Text passage =

....................

# Regulations re Egyptian Visas



## Helen Ellis (Aug 9, 2008)

Found this today, it should clarify a few things.
·
Residence Permit for Foreigners in Egypt

Special Residence Permit
A Special residence Permit is granted to foreigners who were born in Egypt prior to May 26, 1952 as well as to those individuals, their families and minor children who have been continuously living in Egypt for a period of more than twenty (20) years prior to May 26, 1952 and this residence permit is valid for ten years and is renewable for a fee.

Regular Residence Permit
A regular residence permit is granted to foreigners and their minor children who have resided in Egypt on a continuous basis for the past fifteen (15) years prior to May 26, 1952 and is valid for a period of five (5) years renewable for a fee.

A Leave of Absence
Those individuals who have been granted a special or regular residence permit may request a leave of absence prior to their departure if they plan to be outside the country for a period of more than six (6) months. The leave of absence can be obtained from the directorate or from any of the Egyptian Consulates abroad at no charge, provided that it is before a period of six (6) months from the date of departure. The duration of the leave of absence should not exceed a period of two (2) years unless it is for educational purposes or for the performance of obligatory military service.

Five Year Residence
A Temporary Residence permit is valid for a duration of five (5) years, is renewable and is granted to foreigners who fit the following categories:
1.	Foreign Investors subject to special restrictions.

2.	Egyptians, and their children, who have lost their Egyptian nationality in the process of acquiring a foreign nationality and are no longer entitled to the Egyptian nationality.

3.	Children who are the following:
a. Children whose mother is an Egyptian national. 
b. Children whose parents have been granted the Egyptian nationality.
c. Adult children who have reached the age of maturity under the guarantee of their mothers who have been granted special, regular or five-year residence and in the event of the father’s death.

4.	Those who have passed the age of 60 and who have lived in Egypt for a period of at ten (10) years or more, and have a source of income.

5.	Foreigners who are entitled to the five (5) years residence permit according to international agreements.

6.	Wives and widows of Egyptians.

7.	Wives of foreigners who are granted regular residence.

8.	Wives and children of foreigners who are granted temporary residence for a period of five (5) years.

Tertiary Residence
Foreigners who fit the following categories are granted Tertiary residence, which is valid for a period of three (3) years and is renewable:
1.	Foreign husbands of Egyptians.

2.	Children who fit the following criteria:
a. Minor children who have been granted special or regular residence similar to their deceased father.
b. Adult children who have reached the age of maturity and whose parents are granted special, regular or tertiary residence provided that they have a source of income. 
c. Palestinian male children who have reached the age of maturity and are working at the ruler’s administration or those who have reached retirement age and who have concluded their studies in the country.

3.	Those individuals who work for the government, the general organizations, the general sector companies and the business sector.

....................

Records supplied =
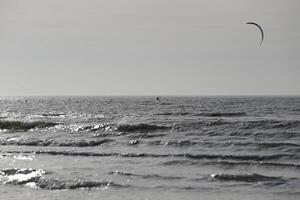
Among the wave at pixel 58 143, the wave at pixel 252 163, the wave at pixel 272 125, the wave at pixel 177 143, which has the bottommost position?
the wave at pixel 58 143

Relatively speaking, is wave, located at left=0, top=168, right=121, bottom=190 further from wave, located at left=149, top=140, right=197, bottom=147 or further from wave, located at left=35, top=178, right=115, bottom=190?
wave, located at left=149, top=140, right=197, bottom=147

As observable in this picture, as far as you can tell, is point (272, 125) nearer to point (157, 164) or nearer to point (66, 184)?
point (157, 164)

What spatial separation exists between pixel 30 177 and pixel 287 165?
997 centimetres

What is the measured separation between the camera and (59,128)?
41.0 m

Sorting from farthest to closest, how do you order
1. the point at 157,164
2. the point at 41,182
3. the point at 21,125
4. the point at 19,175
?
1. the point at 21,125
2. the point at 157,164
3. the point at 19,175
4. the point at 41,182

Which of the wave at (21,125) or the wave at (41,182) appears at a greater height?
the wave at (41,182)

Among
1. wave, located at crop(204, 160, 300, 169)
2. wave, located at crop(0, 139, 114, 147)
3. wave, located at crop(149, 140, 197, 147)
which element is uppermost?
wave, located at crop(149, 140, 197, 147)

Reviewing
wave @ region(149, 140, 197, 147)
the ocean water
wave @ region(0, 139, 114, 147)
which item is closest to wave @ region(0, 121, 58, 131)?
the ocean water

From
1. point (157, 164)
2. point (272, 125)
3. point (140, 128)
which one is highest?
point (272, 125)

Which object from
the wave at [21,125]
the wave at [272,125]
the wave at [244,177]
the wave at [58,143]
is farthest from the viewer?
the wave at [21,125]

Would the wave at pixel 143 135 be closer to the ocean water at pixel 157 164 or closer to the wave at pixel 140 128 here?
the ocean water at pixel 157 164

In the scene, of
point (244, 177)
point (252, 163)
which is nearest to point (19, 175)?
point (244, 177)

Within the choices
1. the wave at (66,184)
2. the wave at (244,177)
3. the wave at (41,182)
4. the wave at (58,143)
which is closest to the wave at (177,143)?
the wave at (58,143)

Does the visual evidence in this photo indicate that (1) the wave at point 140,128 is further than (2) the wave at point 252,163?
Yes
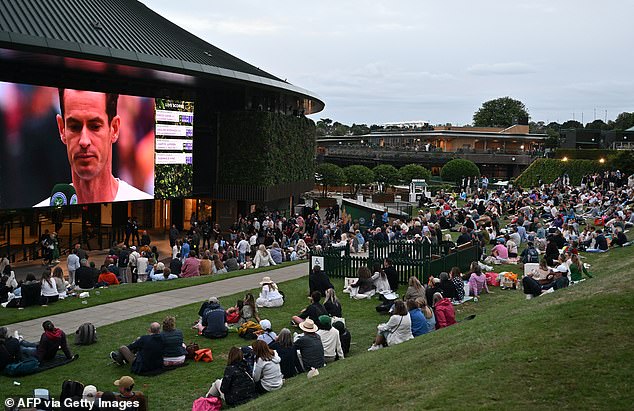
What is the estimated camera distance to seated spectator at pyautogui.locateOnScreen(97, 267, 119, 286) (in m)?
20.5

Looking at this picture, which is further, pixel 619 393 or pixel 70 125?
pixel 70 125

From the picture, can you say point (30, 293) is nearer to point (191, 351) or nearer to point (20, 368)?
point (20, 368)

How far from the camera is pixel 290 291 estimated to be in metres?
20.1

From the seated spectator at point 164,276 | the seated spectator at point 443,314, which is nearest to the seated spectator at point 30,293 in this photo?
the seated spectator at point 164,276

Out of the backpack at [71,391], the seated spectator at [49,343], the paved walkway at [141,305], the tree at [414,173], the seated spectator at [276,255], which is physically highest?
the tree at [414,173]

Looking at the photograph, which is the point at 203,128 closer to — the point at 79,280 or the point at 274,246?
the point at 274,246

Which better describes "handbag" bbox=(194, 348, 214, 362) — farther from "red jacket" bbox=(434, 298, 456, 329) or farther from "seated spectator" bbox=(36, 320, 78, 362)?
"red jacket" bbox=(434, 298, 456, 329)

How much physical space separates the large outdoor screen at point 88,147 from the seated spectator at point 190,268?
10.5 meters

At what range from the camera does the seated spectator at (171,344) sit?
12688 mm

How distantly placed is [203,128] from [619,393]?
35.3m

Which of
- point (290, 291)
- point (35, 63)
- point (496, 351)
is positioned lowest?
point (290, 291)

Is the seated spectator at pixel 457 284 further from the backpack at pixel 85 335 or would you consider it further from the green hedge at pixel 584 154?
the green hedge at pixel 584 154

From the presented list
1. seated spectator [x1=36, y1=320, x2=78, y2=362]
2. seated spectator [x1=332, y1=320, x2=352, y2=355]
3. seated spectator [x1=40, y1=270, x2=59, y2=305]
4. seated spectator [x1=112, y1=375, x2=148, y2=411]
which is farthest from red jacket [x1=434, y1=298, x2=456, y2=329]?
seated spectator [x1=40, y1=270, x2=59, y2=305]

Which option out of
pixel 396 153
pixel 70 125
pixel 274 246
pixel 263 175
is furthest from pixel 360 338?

....................

Stated task 1 = According to the post on Egyptian residence permits, for how long is a Tertiary residence permit valid?
Stated task 2 = Carry the post on Egyptian residence permits forward from its last line.
The items have nothing to do with the post on Egyptian residence permits.

Exercise response 1 = It is valid for three years and is renewable.

Exercise response 2 =
4.	The Palestinians who work for the ruler’s administration and those who have reached retirement age.

5.	The Palestinians who hold travel documents issued by the Egyptian authorities and who have settled in Egypt for the past ten (10) years, provided that they have a source of income in the country.

6.	Foreigners who receive a monthly pension from the general authority for insurance and pensions.

7.	Disabled or elderly residents of a nursing home in Egypt.

8.	Refugees registered in the refugee affairs office of the United Nations.

9.	Political refugees.

10.	Widows of a foreigner who have been granted special, regular or tertiary residence.

11.	Egyptian women who have lost their Egyptian nationality upon marrying a foreigner and acquiring his native nationality.

12.	Wives and children of foreigners exempted from limitations of the residence permits. 

13.	Foreigners who have lost their special, regular or tertiary residential rights for any reason.

14.	Foreigners working at the Swiss Institute of Architectural and Archaeological Research Center.

15.	Foreigners who are entitled to tertiary residence license according to international agreements.

16.	Those individuals who are granted a tertiary residence permit by the Ministry of Interior.

17.	Wives and children of foreigners who have been granted a tertiary residence permit in all the previous mentioned cases.

Temporary Residence for Non-Tourist purposes
This type of residence is granted to individuals, as well as their wives and children who fall into the following categories:
1.	Those working for the government, the general organizations, the general sector, the national local government units or units of the general business sector.

2.	Those who work for the private sector or the investment sector subject to a work permit from the Ministry of Human Resources and Employment.

3.	Those studying at Egyptian universities, institutes or schools upon presentation of educational enrollment certificates.

4.	Mothers and fathers of the students who are given a permit to receive an education in Egypt.

5.	Foreigners arriving to the country to undergo volunteer work at their own expense.

6.	Foreign husbands of Egyptian women are granted a residence permit valid for one (1) year under the guarantee of the Egyptian wife.

7.	The adult children who have exceeded the age of maturity are granted a residence permit upon presenting a work permit from the Ministry of Human Resources and Employment.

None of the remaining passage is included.